Everything from the line containing "Of the tree" through the last line of the data below is to be retyped exactly, apart from the pictures.
** Begin Records for the task **
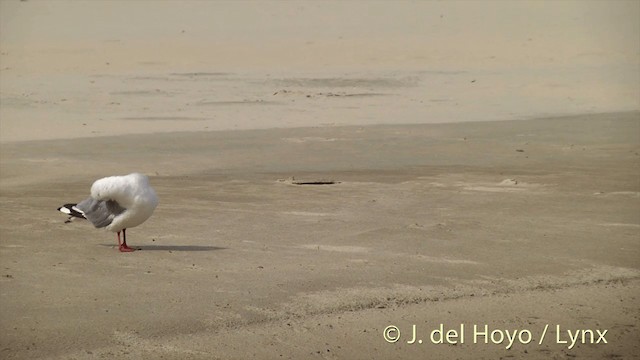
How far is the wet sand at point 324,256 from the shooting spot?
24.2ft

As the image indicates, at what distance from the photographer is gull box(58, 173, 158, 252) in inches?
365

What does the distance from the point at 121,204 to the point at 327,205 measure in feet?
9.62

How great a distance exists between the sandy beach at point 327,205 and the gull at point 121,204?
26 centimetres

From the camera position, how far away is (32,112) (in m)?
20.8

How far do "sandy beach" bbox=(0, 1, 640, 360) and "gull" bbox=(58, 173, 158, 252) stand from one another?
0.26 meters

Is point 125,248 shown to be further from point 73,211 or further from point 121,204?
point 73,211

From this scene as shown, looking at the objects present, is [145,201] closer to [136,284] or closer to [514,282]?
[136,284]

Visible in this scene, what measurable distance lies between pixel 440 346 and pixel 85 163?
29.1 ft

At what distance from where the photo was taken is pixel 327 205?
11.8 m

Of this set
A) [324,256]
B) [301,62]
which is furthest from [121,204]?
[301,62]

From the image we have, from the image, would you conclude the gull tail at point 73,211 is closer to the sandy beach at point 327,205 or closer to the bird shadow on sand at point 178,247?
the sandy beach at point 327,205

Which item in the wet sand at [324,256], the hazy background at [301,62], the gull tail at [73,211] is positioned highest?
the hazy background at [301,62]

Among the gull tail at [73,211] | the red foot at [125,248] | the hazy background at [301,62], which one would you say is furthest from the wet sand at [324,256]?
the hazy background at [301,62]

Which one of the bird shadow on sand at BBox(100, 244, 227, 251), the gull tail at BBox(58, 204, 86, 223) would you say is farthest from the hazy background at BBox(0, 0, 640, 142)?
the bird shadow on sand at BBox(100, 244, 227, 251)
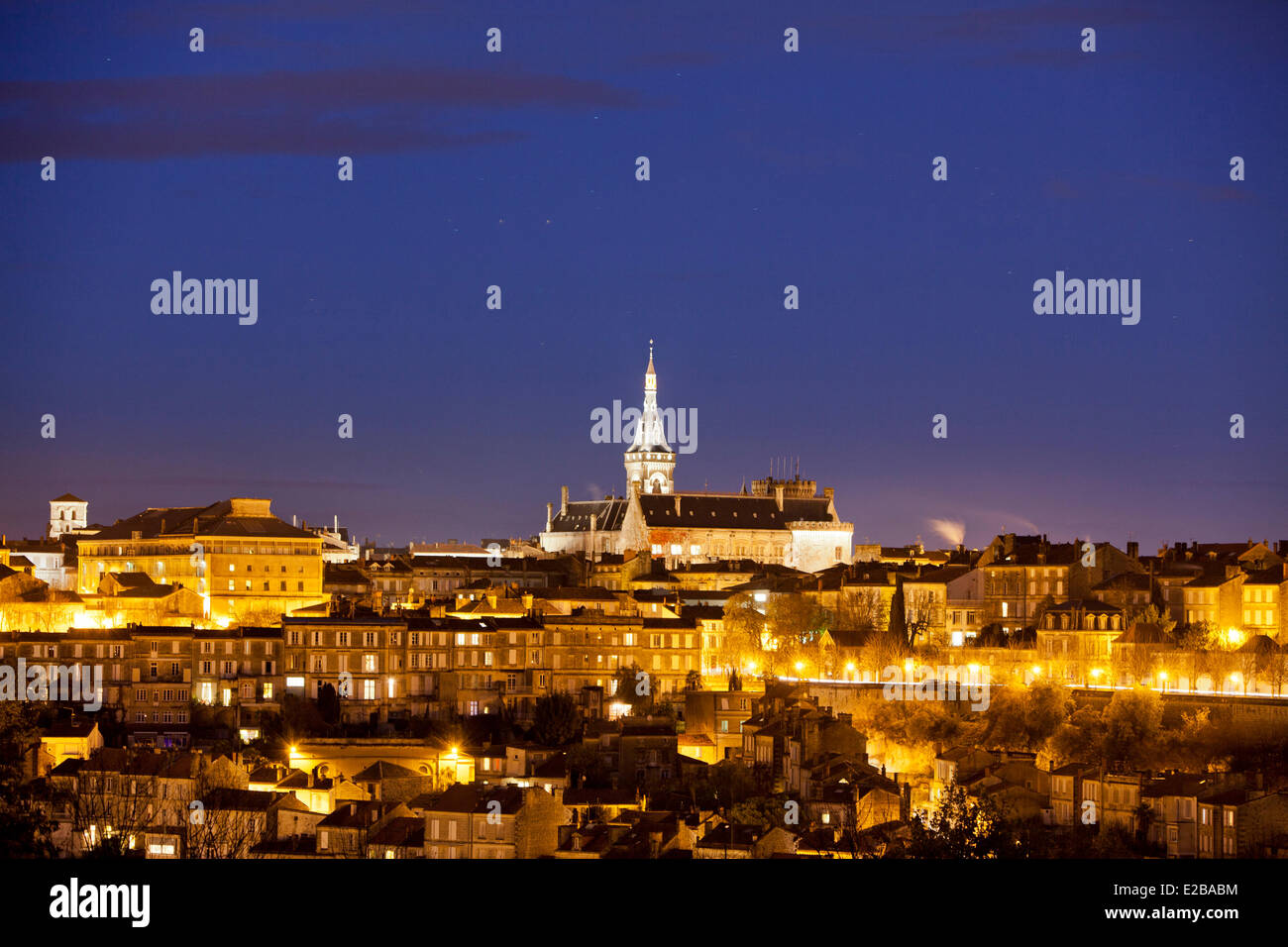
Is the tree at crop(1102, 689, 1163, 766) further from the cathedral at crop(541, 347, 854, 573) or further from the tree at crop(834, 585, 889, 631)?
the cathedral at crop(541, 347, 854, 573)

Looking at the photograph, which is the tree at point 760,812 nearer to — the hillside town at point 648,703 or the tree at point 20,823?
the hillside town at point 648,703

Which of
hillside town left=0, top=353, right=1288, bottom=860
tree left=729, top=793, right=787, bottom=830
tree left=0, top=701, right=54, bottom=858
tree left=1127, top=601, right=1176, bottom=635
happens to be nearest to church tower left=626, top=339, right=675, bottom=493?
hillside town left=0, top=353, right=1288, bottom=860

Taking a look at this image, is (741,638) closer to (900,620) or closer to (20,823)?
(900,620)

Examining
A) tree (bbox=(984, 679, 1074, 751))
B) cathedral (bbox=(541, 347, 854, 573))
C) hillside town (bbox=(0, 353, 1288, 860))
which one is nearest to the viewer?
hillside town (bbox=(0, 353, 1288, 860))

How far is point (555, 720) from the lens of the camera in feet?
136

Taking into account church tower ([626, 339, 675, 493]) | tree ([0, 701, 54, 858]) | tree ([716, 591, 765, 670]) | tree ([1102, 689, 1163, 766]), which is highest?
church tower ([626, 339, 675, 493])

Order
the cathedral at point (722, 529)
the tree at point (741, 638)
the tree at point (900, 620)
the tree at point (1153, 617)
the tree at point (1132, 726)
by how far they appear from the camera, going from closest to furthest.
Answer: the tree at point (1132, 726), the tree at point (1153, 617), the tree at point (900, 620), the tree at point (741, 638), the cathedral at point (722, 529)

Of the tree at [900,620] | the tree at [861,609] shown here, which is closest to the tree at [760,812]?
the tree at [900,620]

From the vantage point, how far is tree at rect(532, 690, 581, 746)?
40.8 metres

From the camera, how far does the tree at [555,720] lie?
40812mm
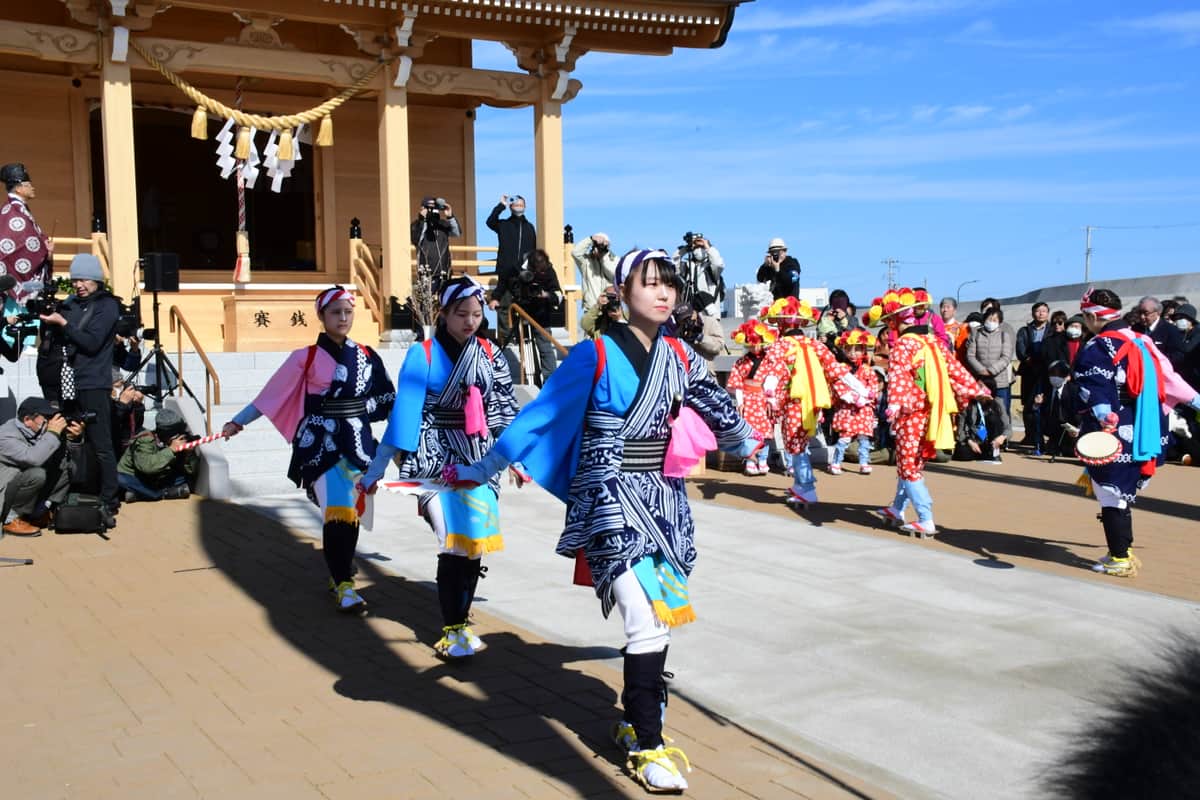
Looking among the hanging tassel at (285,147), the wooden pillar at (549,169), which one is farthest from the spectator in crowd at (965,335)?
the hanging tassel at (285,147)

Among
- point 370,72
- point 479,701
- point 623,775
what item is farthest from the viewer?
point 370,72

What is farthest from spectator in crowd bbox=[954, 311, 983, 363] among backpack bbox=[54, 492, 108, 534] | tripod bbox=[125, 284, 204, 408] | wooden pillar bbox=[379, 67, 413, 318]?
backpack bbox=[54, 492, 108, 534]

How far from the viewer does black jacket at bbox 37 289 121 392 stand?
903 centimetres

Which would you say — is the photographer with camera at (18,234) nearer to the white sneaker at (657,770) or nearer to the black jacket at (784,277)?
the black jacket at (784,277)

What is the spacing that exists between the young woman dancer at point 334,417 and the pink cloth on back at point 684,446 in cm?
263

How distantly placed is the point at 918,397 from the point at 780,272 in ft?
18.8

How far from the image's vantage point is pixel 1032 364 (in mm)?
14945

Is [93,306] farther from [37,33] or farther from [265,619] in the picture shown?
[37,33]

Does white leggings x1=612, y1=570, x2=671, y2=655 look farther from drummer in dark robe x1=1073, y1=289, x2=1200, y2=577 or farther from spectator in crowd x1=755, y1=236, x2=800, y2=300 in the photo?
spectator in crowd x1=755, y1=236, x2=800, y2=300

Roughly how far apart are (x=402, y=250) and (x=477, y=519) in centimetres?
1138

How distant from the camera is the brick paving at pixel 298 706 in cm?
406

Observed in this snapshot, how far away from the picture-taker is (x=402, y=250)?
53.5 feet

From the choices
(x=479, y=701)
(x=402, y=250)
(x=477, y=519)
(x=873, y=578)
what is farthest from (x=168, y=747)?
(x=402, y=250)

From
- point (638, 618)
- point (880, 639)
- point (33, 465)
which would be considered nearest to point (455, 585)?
** End Records for the task **
_Solution_.
Of the tree at [900,620] | the tree at [861,609] shown here, which is closest to the tree at [760,812]?
the tree at [900,620]

From the vantage point, how far is tree at rect(532, 690, 581, 746)?
40.8 metres

From the camera, how far does the tree at [555,720] lie?
40812mm
Looking among the hanging tassel at (285,147), the wooden pillar at (549,169), which one is farthest from the spectator in crowd at (965,335)?
the hanging tassel at (285,147)

Among
- point 370,72
- point 479,701
- point 623,775
what item is farthest from the viewer?
point 370,72

What is farthest from spectator in crowd bbox=[954, 311, 983, 363] among backpack bbox=[54, 492, 108, 534] | tripod bbox=[125, 284, 204, 408] | wooden pillar bbox=[379, 67, 413, 318]?
backpack bbox=[54, 492, 108, 534]

How far from the viewer does black jacket at bbox 37 289 121 392 stand?
903 centimetres

Which would you say — is the photographer with camera at (18,234) nearer to the white sneaker at (657,770) or nearer to the black jacket at (784,277)?
the black jacket at (784,277)

What is the spacing that exists between the young woman dancer at point 334,417 and the pink cloth on back at point 684,446 in cm?
263

How distantly placed is the point at 918,397 from the point at 780,272 in ft?
18.8

How far from the image's vantage point is pixel 1032 364 (in mm)?
14945

Is [93,306] farther from [37,33] or farther from [265,619] in the picture shown?
[37,33]

Does white leggings x1=612, y1=570, x2=671, y2=655 look farther from drummer in dark robe x1=1073, y1=289, x2=1200, y2=577 or farther from spectator in crowd x1=755, y1=236, x2=800, y2=300 in the photo?
spectator in crowd x1=755, y1=236, x2=800, y2=300

Roughly how far apart are (x=402, y=250) and (x=477, y=519) in centimetres?
1138

How distant from the camera is the brick paving at pixel 298 706 in cm?
406

Observed in this snapshot, how far away from the picture-taker is (x=402, y=250)?
53.5 feet

From the choices
(x=479, y=701)
(x=402, y=250)
(x=477, y=519)
(x=873, y=578)
what is farthest from (x=168, y=747)?
(x=402, y=250)

From
- point (638, 618)
- point (880, 639)
- point (33, 465)
which would be considered nearest to point (455, 585)?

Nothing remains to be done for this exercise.